(Spatial relationship records)
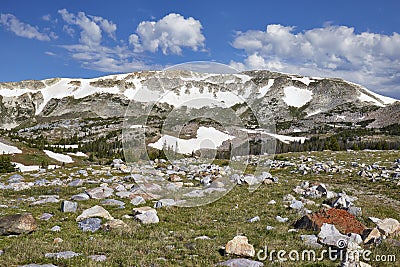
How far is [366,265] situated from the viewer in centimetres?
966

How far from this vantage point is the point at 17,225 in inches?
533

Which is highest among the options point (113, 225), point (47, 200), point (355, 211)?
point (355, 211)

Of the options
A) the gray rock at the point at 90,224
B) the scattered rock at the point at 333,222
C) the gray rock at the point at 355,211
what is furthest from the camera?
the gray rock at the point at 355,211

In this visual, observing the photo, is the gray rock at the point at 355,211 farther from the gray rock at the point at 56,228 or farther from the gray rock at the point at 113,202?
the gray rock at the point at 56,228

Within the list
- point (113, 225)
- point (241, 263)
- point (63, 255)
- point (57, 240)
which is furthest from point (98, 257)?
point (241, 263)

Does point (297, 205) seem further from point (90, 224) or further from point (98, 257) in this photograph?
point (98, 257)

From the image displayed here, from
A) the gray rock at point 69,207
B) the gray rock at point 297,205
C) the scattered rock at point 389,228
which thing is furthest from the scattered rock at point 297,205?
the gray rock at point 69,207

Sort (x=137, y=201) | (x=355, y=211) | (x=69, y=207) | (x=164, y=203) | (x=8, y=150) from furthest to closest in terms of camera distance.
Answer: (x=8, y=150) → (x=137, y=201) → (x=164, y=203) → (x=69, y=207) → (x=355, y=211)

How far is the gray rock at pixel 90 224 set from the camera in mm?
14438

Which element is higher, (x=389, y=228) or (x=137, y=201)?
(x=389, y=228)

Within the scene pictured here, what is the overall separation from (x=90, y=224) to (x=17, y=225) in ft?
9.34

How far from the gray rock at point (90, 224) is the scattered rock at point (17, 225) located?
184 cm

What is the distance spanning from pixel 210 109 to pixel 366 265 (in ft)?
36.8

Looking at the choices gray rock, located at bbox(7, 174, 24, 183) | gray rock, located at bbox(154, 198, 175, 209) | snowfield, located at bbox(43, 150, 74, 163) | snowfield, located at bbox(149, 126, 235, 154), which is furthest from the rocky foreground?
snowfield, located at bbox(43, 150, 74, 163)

TASK REQUIREMENTS:
Quote the material exactly. Pictures stay out.

COMPLETE OUTPUT:
How far is [366,265] situated from the viewer in centimetres?
966

How far from this vantage point is the point at 17,225 in inches?
533

Which is highest among the options point (113, 225), point (47, 200), point (355, 211)?
point (355, 211)

Of the options
A) the gray rock at the point at 90,224
B) the scattered rock at the point at 333,222
C) the gray rock at the point at 355,211
what is furthest from the camera?
the gray rock at the point at 355,211

In this visual, observing the photo, is the gray rock at the point at 355,211 farther from the gray rock at the point at 56,228 or farther from the gray rock at the point at 113,202?
the gray rock at the point at 56,228

Within the list
- point (113, 225)
- point (241, 263)
- point (63, 255)
- point (57, 240)
which is furthest from point (98, 257)?
point (241, 263)

Does point (297, 205) seem further from point (90, 224) or further from point (98, 257) in this photograph?
point (98, 257)

From the image displayed here, from
A) the gray rock at point 69,207
B) the gray rock at point 297,205
C) the scattered rock at point 389,228
which thing is furthest from the scattered rock at point 297,205?
the gray rock at point 69,207

Sort (x=137, y=201) | (x=355, y=211) | (x=69, y=207) | (x=164, y=203) | (x=8, y=150) from furthest to closest in terms of camera distance.
Answer: (x=8, y=150) → (x=137, y=201) → (x=164, y=203) → (x=69, y=207) → (x=355, y=211)

How far is the gray rock at pixel 90 224 set from the camera in mm?
14438

Which element is higher, (x=389, y=228) or (x=137, y=201)?
(x=389, y=228)

Within the scene pictured here, what is the overall separation from (x=90, y=224) to (x=17, y=225) in ft?
9.34

How far from the gray rock at point (90, 224) is the scattered rock at point (17, 225) located?
184 cm

What is the distance spanning from pixel 210 109 to pixel 366 265 (in ft)?
36.8

Looking at the choices gray rock, located at bbox(7, 174, 24, 183) | gray rock, located at bbox(154, 198, 175, 209) | snowfield, located at bbox(43, 150, 74, 163) | snowfield, located at bbox(149, 126, 235, 154), which is furthest from the rocky foreground?
snowfield, located at bbox(43, 150, 74, 163)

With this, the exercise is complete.